__Teks Hasil Ekstraksi__:
‘Hoax’ dan 20 Cara Meningkatkan Kecerdasan Intelektual

Berita. Sinonim atau persamaannya, diantaranya; warta, kabar dan informasi.

Sesuai definisinya, berita dan fakta ibarat dua sisi mata uang. Karena berita adalah cerita tentang kejadian atau peristiwa. Yang namanya kejadian atau peristiwa tentu memang benar, riil, atau sungguh adanya. Bukanlah ilusi, angan-angan, khayal, fantasi, atau fatamorgana.

Walau berita adalah fakta. Namun tak semuanya boleh diinformasikan ke publik. Bukan hanya oleh orang awam, seorang jurnalis sekalipun juga demikian. Tetap mesti dipilih dan dipilah. Harus disaring atau difilter. Sepengetahuan kami dan sesuai kode etik jurnalistik, selain berita bohong dan fitnah, yang tak boleh dibuat seorang wartawan adalah berita sadis dan cabul.

__Permintaan 1__: Kutip tanpa perubahan baris data di bawah, mulai dari baris yang memuat "monitor/tvs for the mixed-reality renderer." sampai baris yang memuat "[835,360,866,373]", kedua baris itu ikut disertakan.

__Baris Data__:
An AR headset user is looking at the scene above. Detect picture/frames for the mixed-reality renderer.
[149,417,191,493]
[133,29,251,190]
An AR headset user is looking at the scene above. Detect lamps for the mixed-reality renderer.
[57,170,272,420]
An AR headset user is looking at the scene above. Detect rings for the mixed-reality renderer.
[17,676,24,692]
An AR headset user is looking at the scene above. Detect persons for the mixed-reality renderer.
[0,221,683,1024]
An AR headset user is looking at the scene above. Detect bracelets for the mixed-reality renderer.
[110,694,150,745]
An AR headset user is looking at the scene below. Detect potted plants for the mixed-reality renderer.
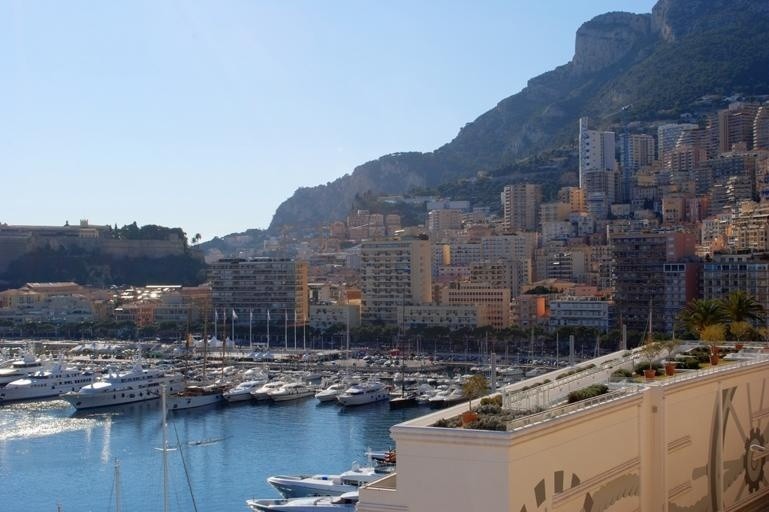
[643,320,750,381]
[461,373,489,428]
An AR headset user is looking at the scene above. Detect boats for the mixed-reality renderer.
[242,447,393,511]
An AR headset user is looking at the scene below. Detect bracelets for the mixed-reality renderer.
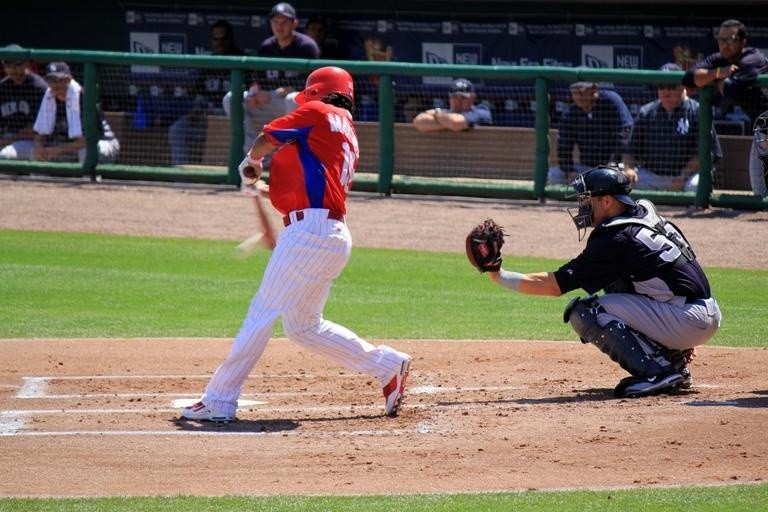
[497,271,522,291]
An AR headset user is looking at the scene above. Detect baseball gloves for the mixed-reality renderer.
[466,220,503,272]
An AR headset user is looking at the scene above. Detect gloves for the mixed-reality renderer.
[237,148,264,185]
[239,179,266,197]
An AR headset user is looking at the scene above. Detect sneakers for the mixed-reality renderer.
[383,354,412,416]
[612,370,684,398]
[673,359,693,390]
[182,399,236,422]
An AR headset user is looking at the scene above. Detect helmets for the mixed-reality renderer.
[564,164,640,242]
[752,110,767,176]
[294,66,355,107]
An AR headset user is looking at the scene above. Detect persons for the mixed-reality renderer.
[412,78,493,132]
[403,93,425,123]
[546,19,768,196]
[365,37,394,87]
[0,44,121,164]
[167,0,357,164]
[179,66,411,425]
[465,165,722,398]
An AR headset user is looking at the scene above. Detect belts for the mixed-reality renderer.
[684,297,705,306]
[282,210,346,227]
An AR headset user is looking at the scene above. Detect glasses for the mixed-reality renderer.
[716,34,742,44]
[47,77,63,83]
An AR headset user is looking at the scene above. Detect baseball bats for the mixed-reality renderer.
[243,167,276,251]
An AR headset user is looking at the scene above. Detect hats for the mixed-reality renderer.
[447,77,474,98]
[568,65,594,89]
[268,2,297,20]
[43,62,70,80]
[657,62,683,70]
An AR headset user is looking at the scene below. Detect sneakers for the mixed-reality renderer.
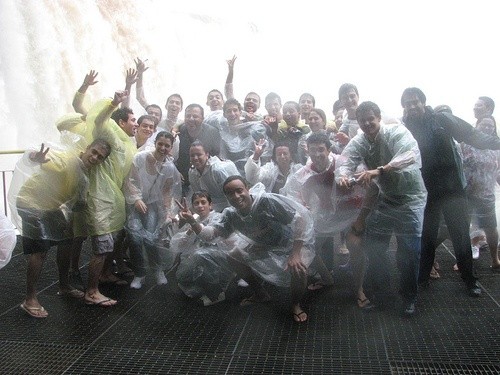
[130,275,145,290]
[154,271,168,285]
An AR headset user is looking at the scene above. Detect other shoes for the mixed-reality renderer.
[112,255,137,280]
[470,284,481,296]
[69,270,81,284]
[307,272,334,291]
[401,304,414,317]
[336,248,351,268]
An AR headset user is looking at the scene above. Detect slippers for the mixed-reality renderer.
[357,298,370,309]
[57,289,84,298]
[100,278,129,287]
[429,271,439,280]
[239,297,272,307]
[20,304,48,317]
[85,297,118,306]
[292,311,307,324]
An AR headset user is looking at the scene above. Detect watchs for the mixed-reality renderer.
[377,166,384,174]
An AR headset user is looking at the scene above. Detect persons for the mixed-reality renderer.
[16,141,110,318]
[398,88,500,296]
[122,131,185,289]
[334,101,427,314]
[175,175,308,323]
[453,115,500,270]
[83,89,138,306]
[244,138,306,194]
[55,54,453,289]
[177,190,227,305]
[286,133,372,308]
[474,96,497,137]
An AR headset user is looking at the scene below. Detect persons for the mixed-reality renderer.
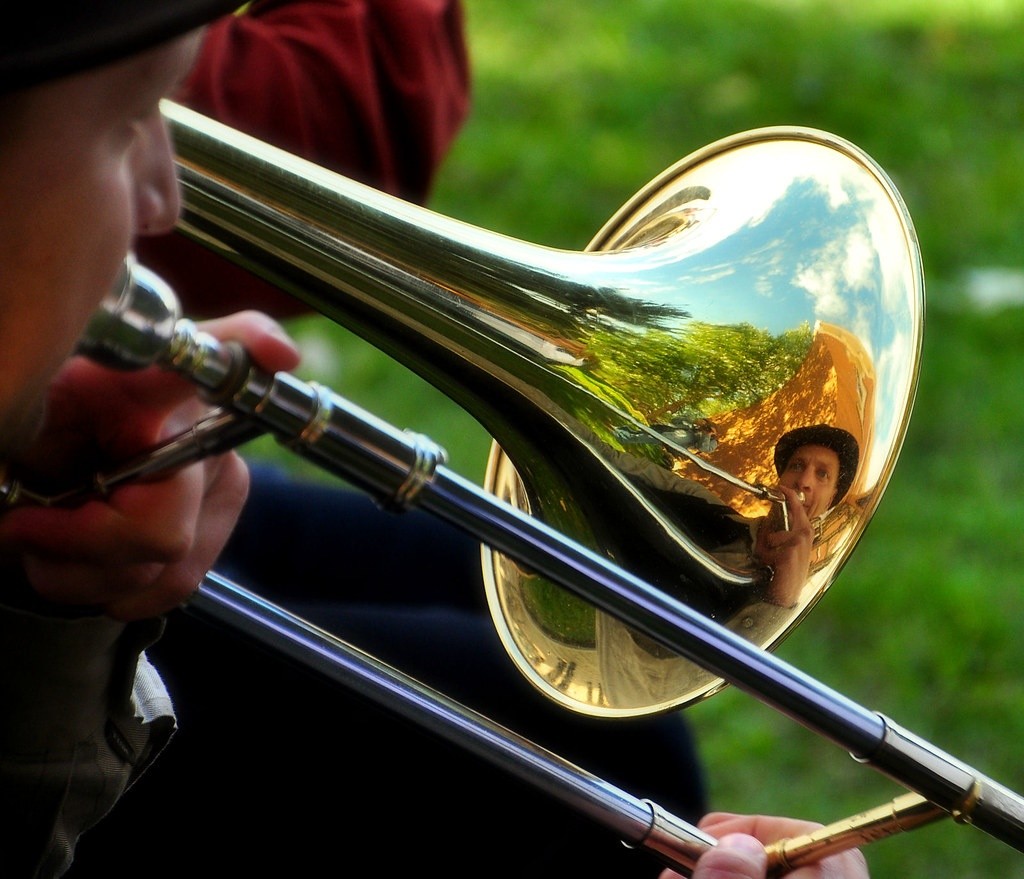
[0,0,875,878]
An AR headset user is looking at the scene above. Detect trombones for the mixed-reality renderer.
[1,92,1024,879]
[584,384,812,537]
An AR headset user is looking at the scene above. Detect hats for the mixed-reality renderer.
[774,423,859,510]
[0,0,249,87]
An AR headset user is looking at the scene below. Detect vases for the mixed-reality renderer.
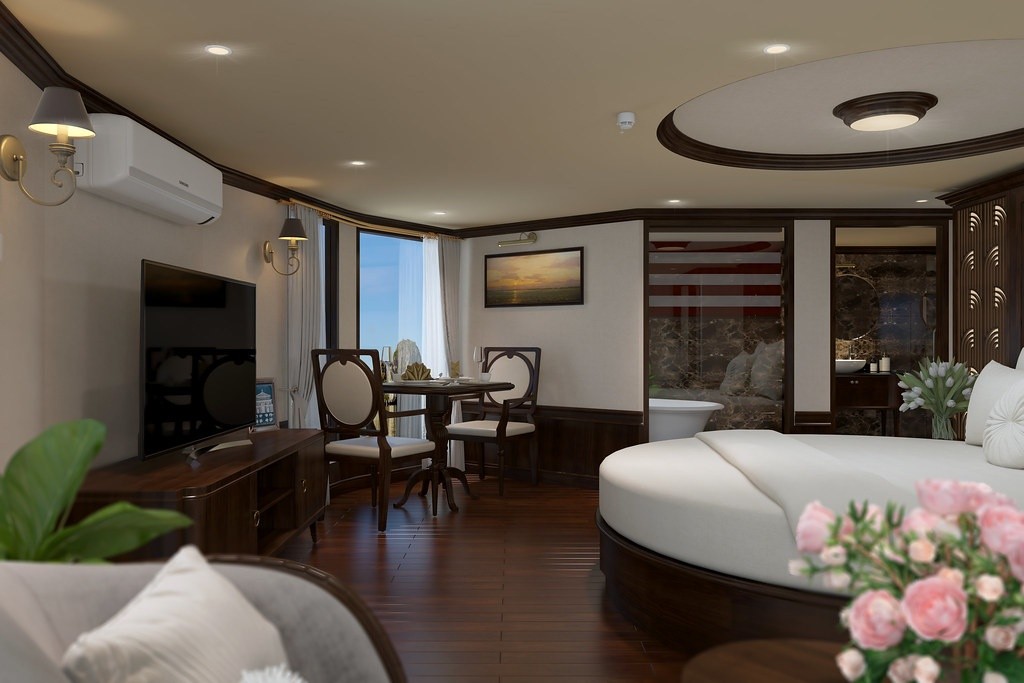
[930,411,959,442]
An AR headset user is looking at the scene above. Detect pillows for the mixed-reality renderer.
[1011,352,1024,382]
[976,382,1024,470]
[63,540,316,678]
[964,360,1019,444]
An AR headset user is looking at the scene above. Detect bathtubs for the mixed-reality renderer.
[648,398,725,443]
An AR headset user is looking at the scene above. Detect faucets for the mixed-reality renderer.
[848,345,858,360]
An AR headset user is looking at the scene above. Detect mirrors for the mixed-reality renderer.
[834,268,883,359]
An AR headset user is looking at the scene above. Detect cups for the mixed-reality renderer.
[879,360,881,371]
[870,363,877,371]
[481,373,490,381]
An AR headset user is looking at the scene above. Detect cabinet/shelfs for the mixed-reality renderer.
[65,425,331,560]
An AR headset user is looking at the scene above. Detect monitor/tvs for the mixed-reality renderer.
[136,259,256,463]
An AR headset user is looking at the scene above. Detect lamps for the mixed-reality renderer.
[263,218,308,275]
[1,86,99,204]
[496,228,538,248]
[833,92,938,136]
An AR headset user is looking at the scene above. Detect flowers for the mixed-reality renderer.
[784,478,1024,682]
[894,362,976,418]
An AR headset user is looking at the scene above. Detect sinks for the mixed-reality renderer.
[835,360,866,373]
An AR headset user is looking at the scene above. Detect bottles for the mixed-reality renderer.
[881,349,890,371]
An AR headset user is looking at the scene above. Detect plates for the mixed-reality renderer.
[399,380,445,386]
[444,378,473,382]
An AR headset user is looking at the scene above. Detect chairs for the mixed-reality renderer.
[442,342,551,495]
[304,346,439,533]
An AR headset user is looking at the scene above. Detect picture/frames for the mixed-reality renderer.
[483,246,586,309]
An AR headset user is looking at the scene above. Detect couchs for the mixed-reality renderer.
[1,555,423,682]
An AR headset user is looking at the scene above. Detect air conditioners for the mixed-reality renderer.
[71,114,223,228]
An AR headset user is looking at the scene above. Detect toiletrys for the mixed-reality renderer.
[879,352,890,372]
[870,358,877,372]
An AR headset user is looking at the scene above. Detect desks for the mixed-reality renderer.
[832,371,899,434]
[378,377,518,515]
[678,633,881,683]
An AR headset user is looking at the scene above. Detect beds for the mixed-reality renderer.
[599,350,1024,645]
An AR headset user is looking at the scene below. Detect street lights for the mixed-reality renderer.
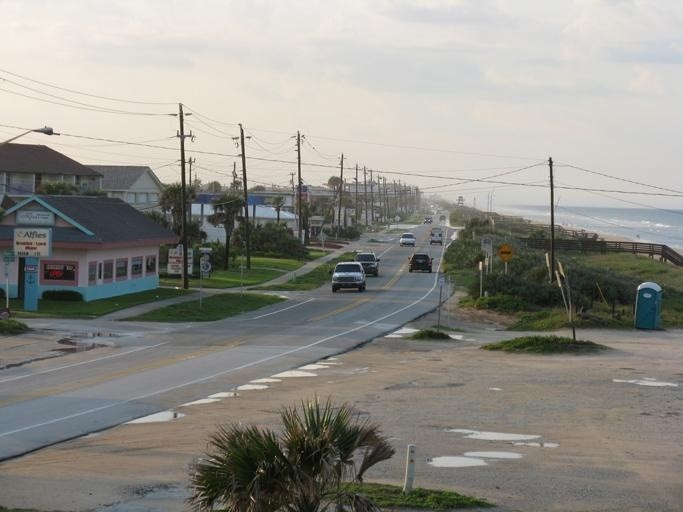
[0,127,53,148]
[343,177,357,241]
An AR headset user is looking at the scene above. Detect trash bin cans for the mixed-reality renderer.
[635,281,663,329]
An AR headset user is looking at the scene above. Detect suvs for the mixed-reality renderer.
[407,251,434,273]
[327,262,368,292]
[429,227,443,246]
[423,216,432,224]
[350,249,380,277]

__Permintaan 2__: Teruskan tulisan tentang berita, fakta, dan hoaks di atas, dimulai setelah kalimat terakhirnya.

__Hasil Tugas 1__:
An AR headset user is looking at the scene above. Detect monitor/tvs for the mixed-reality renderer.
[136,259,256,463]
An AR headset user is looking at the scene above. Detect lamps for the mixed-reality renderer.
[263,218,308,275]
[1,86,99,204]
[496,228,538,248]
[833,92,938,136]
An AR headset user is looking at the scene above. Detect flowers for the mixed-reality renderer.
[784,478,1024,682]
[894,362,976,418]
An AR headset user is looking at the scene above. Detect sinks for the mixed-reality renderer.
[835,360,866,373]

__Hasil Tugas 2__:
Sedangkan bagi ‘citizen journalism’ hal perlu diketahui dan sebagaimana Undang-Undang (UU) Nomor 19 Tahun 2016 tentang Informasi dan Transaksi Elektronik (ITE), diantaranya bahwa setiap orang dengan sengaja dan tanpa hak, diantaranya dilarang menyebarkan informasi yang ditujukan untuk menimbulkan rasa kebencian atau permusuhan individu dan/atau kelompok masyarakat tertentu berdasarkan atas suku, agama, ras, dan antargolongan (SARA).

Sanksinya? Bagi yang melanggarnya dipidana dengan pidana penjara paling lama 6 (enam) tahun dan/atau denda paling banyak Rp1.000.000.000,00 (satu miliar rupiah).

Sekedar informasi, untuk mengetahui larangan lainnya dan sanksinya selain Pasal 45A ayat (2) di atas, silahkan baca Pasal 45 ayat (1) sampai ayat (5), Pasal 45A ayat (1) dan Pasal 46 UU Nomor 19 Tahun 2016 tentang ITE tersebut.

Bohong. Seperti juga berita, kata bohong juga memiliki sinonim. Diantaranya palsu atau dusta. Adapun maknanya, tak sesuai dengan hal yang sebenarnya.

Sejauh yang kami ketahui, hingga setakat ini tak ada bohong yang memiliki fakta. Dengan kata lain, bohong dan berita senantiasa saling meniadakan.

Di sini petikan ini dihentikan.